L'élu de la soirée était donc Zenko.
— C'est juste une photo ! se défend ce dernier.
— Dans ce cas, je lui enverrai moi-même, tranche mon meilleur ami.
Zenko pousse un soupir de mécontentement, non sans lever les yeux au ciel. Il déteste qu'on lui refuse quoi que ce soit, quand bien même il est en tort.
Pour toute réponse, il se dirige vers le mur désormais noir d'endre et inscrit à son tour sa propre phrase.
Sex is so good, let's fuck society
— Comme c'est poétique, marmonne Valia à côté de moi.
— Honnêtement, le connaissant, je m'attendais à pire, la rassuré-je (ou peut-être est-ce moi que je tente de rassurer).
Nos graffitis se terreront dans le silence et le secret jusqu'aux premières lueurs du jour. Puis, les habitants des alentours signaleront à la police que de jeunes activistes ont vandalisé une ruelle, tout en insistant sur le fait que les jeunes d'aujourd'hui sont bien trop mal éduqués et qu'ils méritent de plus sévères corrections.
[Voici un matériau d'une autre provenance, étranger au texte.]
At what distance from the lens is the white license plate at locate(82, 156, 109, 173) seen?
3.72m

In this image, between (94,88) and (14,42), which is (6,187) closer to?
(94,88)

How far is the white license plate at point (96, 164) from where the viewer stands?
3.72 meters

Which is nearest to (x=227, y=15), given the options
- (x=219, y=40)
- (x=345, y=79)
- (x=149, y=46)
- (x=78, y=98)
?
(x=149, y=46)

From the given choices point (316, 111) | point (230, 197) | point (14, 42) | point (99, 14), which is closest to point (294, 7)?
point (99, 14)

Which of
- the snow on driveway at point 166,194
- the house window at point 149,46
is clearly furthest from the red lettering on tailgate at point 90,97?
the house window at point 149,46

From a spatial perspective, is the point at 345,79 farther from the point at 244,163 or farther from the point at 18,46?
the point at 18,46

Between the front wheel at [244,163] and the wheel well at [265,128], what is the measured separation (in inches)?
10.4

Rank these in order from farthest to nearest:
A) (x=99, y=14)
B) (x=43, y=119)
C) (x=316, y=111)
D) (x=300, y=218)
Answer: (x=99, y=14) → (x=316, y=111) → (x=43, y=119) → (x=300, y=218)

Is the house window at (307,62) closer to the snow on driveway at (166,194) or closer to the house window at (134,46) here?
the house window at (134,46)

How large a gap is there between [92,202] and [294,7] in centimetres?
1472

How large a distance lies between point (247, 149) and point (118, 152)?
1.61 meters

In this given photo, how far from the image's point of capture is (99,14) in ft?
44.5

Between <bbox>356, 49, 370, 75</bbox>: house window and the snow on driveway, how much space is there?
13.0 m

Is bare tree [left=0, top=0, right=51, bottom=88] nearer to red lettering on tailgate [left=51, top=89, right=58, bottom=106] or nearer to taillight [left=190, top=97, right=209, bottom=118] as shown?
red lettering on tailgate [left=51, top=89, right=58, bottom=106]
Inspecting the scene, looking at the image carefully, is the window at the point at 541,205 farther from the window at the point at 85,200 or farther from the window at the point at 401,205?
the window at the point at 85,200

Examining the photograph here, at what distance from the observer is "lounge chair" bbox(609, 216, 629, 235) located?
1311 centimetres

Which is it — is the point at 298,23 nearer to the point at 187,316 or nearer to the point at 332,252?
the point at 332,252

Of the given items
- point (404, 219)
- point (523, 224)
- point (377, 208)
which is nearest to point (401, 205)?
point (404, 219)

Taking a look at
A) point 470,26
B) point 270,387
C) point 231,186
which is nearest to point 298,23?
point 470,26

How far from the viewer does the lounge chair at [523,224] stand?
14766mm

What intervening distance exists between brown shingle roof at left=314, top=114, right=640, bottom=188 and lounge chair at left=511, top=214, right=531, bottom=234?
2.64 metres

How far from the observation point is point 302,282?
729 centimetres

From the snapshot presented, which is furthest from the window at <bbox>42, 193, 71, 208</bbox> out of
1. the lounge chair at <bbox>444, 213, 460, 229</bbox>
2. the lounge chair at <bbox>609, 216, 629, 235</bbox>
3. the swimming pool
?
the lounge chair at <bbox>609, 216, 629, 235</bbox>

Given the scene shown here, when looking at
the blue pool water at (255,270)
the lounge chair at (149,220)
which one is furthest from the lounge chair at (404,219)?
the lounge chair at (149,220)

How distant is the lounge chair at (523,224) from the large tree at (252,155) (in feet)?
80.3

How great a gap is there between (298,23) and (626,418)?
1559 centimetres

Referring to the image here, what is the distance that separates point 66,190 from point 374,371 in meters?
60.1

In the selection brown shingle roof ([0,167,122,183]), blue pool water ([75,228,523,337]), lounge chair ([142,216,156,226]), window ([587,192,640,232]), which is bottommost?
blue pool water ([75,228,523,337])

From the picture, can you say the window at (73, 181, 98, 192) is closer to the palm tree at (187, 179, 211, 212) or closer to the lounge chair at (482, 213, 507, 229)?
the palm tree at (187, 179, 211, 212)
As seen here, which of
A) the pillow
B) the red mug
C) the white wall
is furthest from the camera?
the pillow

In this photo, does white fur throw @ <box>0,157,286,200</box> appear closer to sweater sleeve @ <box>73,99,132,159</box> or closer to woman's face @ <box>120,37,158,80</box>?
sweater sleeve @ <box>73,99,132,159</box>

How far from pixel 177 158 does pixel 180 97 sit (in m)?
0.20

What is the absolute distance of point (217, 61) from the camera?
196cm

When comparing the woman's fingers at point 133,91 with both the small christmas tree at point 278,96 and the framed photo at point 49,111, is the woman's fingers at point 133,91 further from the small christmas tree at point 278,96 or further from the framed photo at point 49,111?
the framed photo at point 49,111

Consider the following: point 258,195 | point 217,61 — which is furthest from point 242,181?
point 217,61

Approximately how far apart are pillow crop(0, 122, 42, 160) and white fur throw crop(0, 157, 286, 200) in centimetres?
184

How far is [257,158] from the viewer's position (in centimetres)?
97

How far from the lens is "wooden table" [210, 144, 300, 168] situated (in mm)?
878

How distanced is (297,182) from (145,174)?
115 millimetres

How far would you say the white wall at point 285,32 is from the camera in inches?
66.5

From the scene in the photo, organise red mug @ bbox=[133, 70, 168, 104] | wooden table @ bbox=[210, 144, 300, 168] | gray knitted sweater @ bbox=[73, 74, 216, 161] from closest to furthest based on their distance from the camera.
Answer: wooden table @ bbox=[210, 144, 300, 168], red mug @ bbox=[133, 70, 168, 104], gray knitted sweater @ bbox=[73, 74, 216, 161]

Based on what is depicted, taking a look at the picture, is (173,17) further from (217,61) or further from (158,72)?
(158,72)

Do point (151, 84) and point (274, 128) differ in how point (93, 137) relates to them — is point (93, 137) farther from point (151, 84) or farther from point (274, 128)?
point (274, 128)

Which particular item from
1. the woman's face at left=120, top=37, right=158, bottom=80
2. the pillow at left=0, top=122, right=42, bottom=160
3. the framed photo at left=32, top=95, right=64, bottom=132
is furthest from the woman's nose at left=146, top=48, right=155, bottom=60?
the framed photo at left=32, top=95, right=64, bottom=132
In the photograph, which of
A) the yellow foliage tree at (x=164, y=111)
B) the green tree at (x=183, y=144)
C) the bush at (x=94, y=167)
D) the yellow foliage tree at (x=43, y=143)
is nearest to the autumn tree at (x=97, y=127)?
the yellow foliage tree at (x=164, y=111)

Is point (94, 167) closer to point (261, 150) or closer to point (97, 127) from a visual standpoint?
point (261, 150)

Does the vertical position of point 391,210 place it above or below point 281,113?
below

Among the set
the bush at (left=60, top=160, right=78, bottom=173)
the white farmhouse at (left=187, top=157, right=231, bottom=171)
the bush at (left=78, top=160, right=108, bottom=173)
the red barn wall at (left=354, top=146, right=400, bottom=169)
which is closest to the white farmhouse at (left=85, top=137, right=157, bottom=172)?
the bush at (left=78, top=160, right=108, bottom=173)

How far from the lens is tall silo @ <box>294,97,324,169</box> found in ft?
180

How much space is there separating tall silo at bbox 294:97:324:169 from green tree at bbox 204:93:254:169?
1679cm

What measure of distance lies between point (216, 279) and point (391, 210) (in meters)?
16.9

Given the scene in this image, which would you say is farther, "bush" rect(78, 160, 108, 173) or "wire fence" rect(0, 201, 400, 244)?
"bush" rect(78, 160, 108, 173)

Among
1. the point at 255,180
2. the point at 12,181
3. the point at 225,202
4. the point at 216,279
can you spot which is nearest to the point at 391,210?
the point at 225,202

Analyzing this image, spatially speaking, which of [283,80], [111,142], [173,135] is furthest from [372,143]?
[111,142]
En effet, le vandalisme est un acte à double tranchant. On l'utilise pour défendre une cause, mais d'autre part, on se tire une balle dans le pied en faisant passer notre génération pour des gamins mal élévés.
Cela dit, nous avons envisagé toutes les possibilités pour passer un message, mais les méthodes douces se sont avérées totalement infructueuses. Eiji est un grand fan de street art, et c'est lui qui nous a donné l'idée de polluer – littéralement – les rues de Tokyo avec de l'encre noir.
Nous n'avons jamais été démasqués. Et de toute manière, nous ne sommes pas les seuls à agir ainsi. En revanche, j'aimerais épargner mes amis d'une altercation avec la police. Par ma faute, ils ont dû être interrogés à plusieurs reprises ces derniers mois concernant Nightbreaker.
C'est pourquoi, lorsque nous quittons les lieux, je vérifie que nous n'avons laissé aucune trace.
⋆.˚ ☾ .⭒˚
Le jardin Rikugien nous accueille avec ses nombreux érables aux feuilles rougeoyantes éclairé par des jets de lumière artificielle. Les arbres encerclent le plan d'eau, sur lequel flottent quelques îlots, reliés à la terre ferme par de petits ponts.
Je venais souvent me promener par ici avec Obaasan, quand j'étais plus jeune. Elle préférait qu'on vienne y marcher de nuit, car les éclairages nous permettent d'effacer les immeubles tokyoïtes qui s'élèvent au loin, nous plongeant alors dans une atmosphère calme et décontractée.
Elle racontait que le créateur du jardin s'était inspiré de poèmes pour l'aménager, et plus précisément, de quatre-vingt huit passages marquants. Chacun d'eux s'est vu attribuer une stèle en pierre. Seules trente-deux d'entre-elles se tiennent encore debout à ce jour.
Je ne suis pas le seul à m'intéresser autant à ce jardin, et notamment à l'étang. Sukie s'approche dangereusement du bord de l'eau afin d'y tremper une patte ou deux. Je m'apprête à lui ordonner de revenir, lorsque l'écureuil des neiges plonge la tête la première au fond de l'eau.